▶ [Work order] Continue the passage on the wild cherry tree and its lumber, picking up after its final sentence.

▶ [Text under study]
________

In early years the ripening of the cherry crop among the ranges of the Appalachian mountains was a signal for bears to congregate where cherry trees were thickest. The cubs were then large enough to follow their mothers—in August—and it was considered a dangerous season in the cherry woods, because the old bears would grow fierce if molested while feeding. The mountaineers knew enough to stay away from the danger points at that time, unless they went there purposely to engage in a bear fight. It was a common saying among those people that “cherry bears” should be let alone.
The cherry’s chief importance in this country has been due to its lumber. Unfortunately, that value lies chiefly in the past, for the supply is running low. It never was very great, for, though the species has a large range, it is sparingly dispersed through the forests. In many parts of its range a person might travel all day in the woods and see few cherry trees, and perhaps none. The best stands hardly ever cover more than a few acres. Generally the trees grow singly or in clumps. It appears to be nearly wholly a matter of soil and light, for the seeds, which are carried by birds, are scattered in immense numbers, and only those grow which chance to find conditions just right. The tree wants rich ground and plenty of room, which is a combination not often found in primeval forest regions; but, since the country has been largely cleared, cherry trees spring up along fence rows and in nooks and corners. If let alone they grow rapidly, but trunks so produced are of little value for lumber, because too short and limby. In the forest the tree lifts its light crown high on a slender trunk to reach the sunshine, and such trunks supply the cherry lumber of commerce. Near the northern limit of its range it seems to abandon its demand for good soil and is content if it is supplied with light only. It betakes itself to the face of cliffs, sometimes overhanging the sea, and so near it that the branches are drenched in spray thrown up by breakers. It is needless to say that no good lumber is produced under such circumstances.

________

▶ [Raw data]
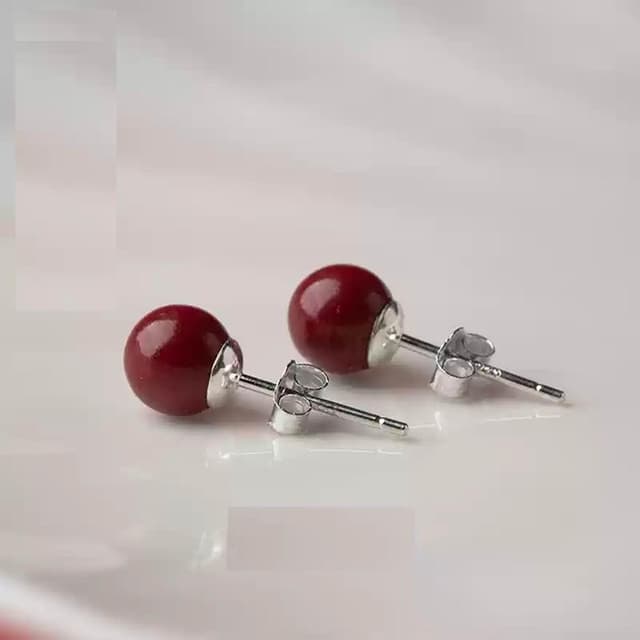 【米蘭精品】現貨+預購 硃砂耳環925純銀耳針-轉運除穢淨化招財開運輕奢紅色原礦紫金砂74lh10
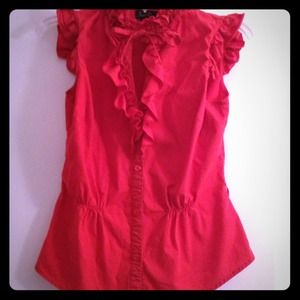 Red ruffled blouse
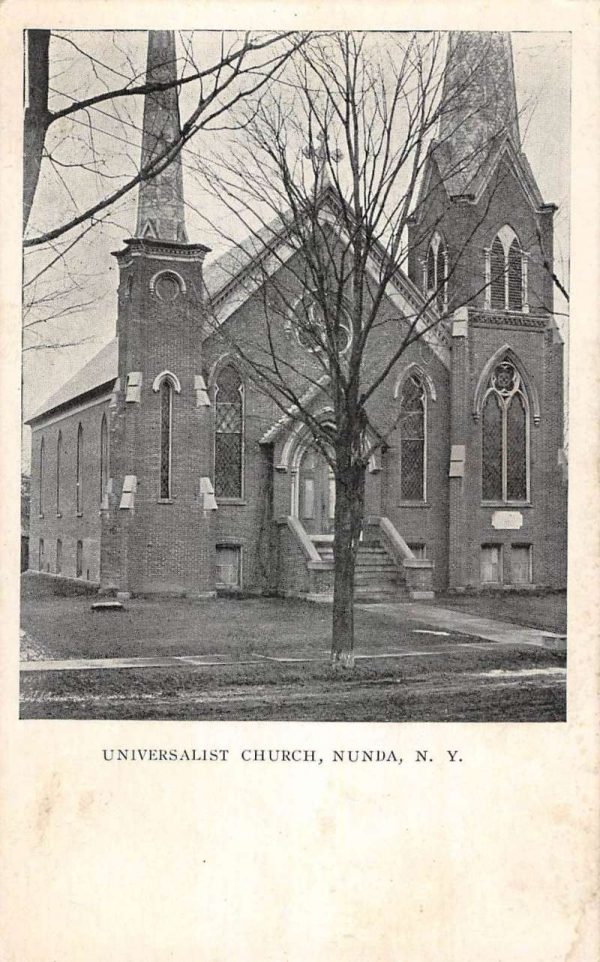 Nunda New York Universalist Church Street View Antique Postcard K97897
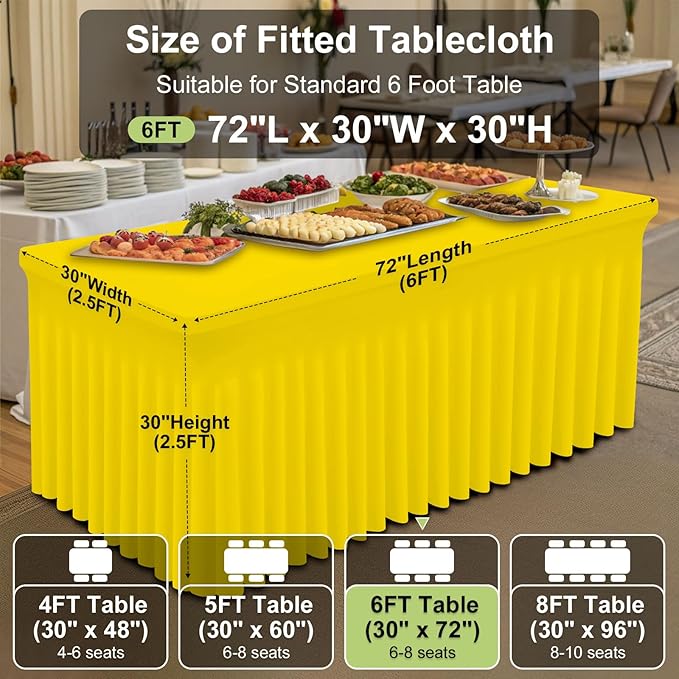 Smiry Spandex Tablecloth, Elastic Fitted Stretch Tablecloth for 6FT Rectangle Tables, Waterproof Washable Table Cover Skirt for Outdoor, Wedding, Banquet & Parties (Yellow, 72Lx30Wx30H Inch)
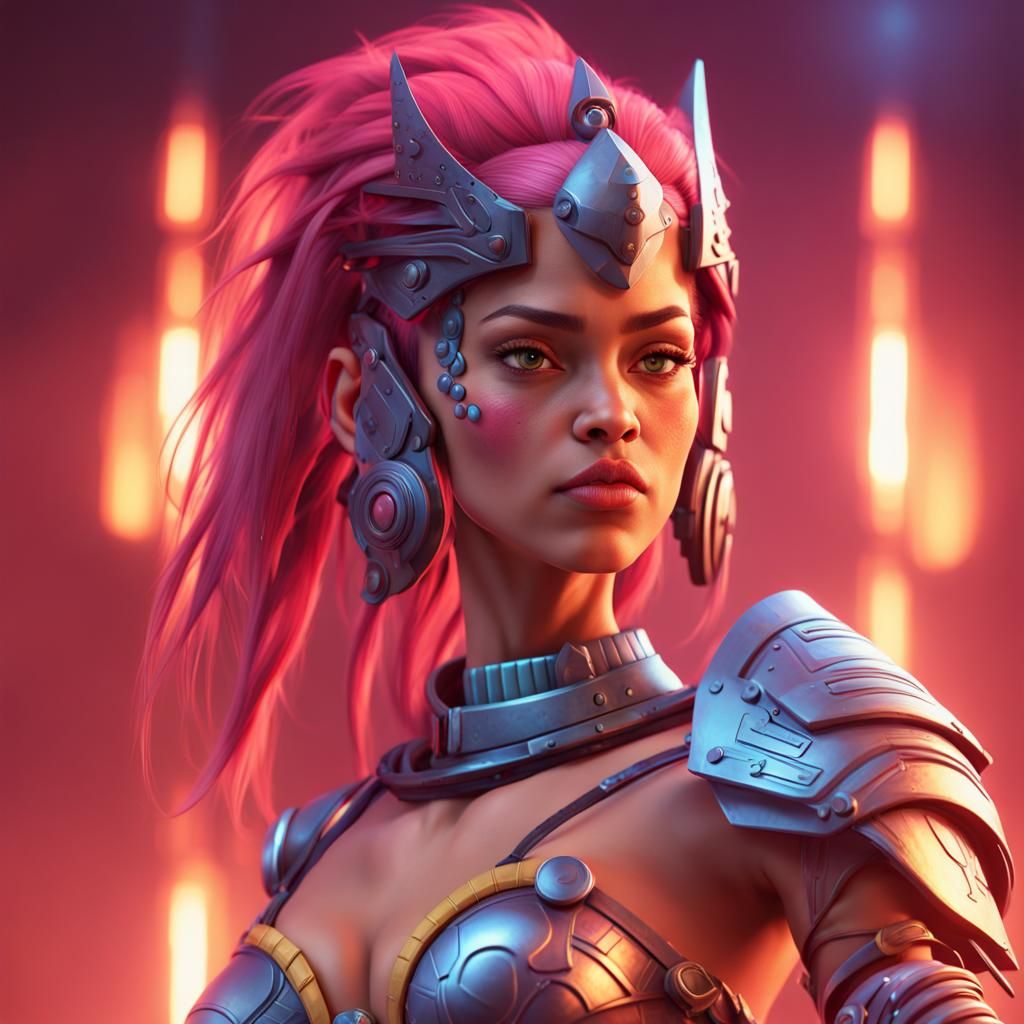 Cyber Warrior Princess: 3D Digital Art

________

▶ [Reply to the exercise]
The first loss of cherry occurred when the farms were cleared. It stood on the best ground, and the land-hungry Anglo-Saxon wanted that for himself. He cut the tall shapely cherry trees, built fences and barns of some of the logs, and burned the balance in the clearing. Then came the pioneer lumberman who did not take much, because his old up-and-down saw, which was run by water, would cut only about a thousand feet a day, and there was plenty of other kinds of timber. But when the steam mill put in its appearance, cherry went fast. Its price was high enough to pay for a long haul. From that day till this, cherry has gone to market as rapidly as millmen could get to it.
Next to walnut, it is the highest priced lumber produced in the United States. The average cut per mill, according to returns of those who sawed it in 1909, was only 11,200 feet, and the total output that year was only 24,594,000 feet, contributed by twenty-nine states. The five leading producers were, in the order named, West Virginia, Pennsylvania, New York, Ohio, and Indiana. The next year the total output fell to 18,237,000 feet, and cherry went down to a place among the “minor species,” such as dogwood, alder, locust, and buckeye. The day of its importance in the lumber industry is past. It has become too scarce to attract much attention, but there will always be some cherry in the market, though veteran trunks, three and four feet through and good for four sixteen-foot logs, will be seldom seen in the years to come.
While good taste ordinarily dictates that cherry be finished in a tone approximating its natural color, it is quite frequent that it masquerades as mahogany. A well-known and perfect method of making cherry look like mahogany is to have the wood rubbed with diluted nitric acid, which prepares it for the materials to be subsequently applied; afterwards, to a filtered mixture of an ounce and a half of dragon’s blood dissolved in a pint of spirits of wine, is added one-third that quantity of carbonate of soda, the whole constituting a very thin liquid which is applied to the wood with a soft brush. This process is repeated at short intervals until the wood assumes the external appearance of mahogany. While cherry is employed as an imitation of mahogany, it is in its turn imitated also. Sweet birch is finished to look like cherry, and for that reason is sometimes known as cherry birch.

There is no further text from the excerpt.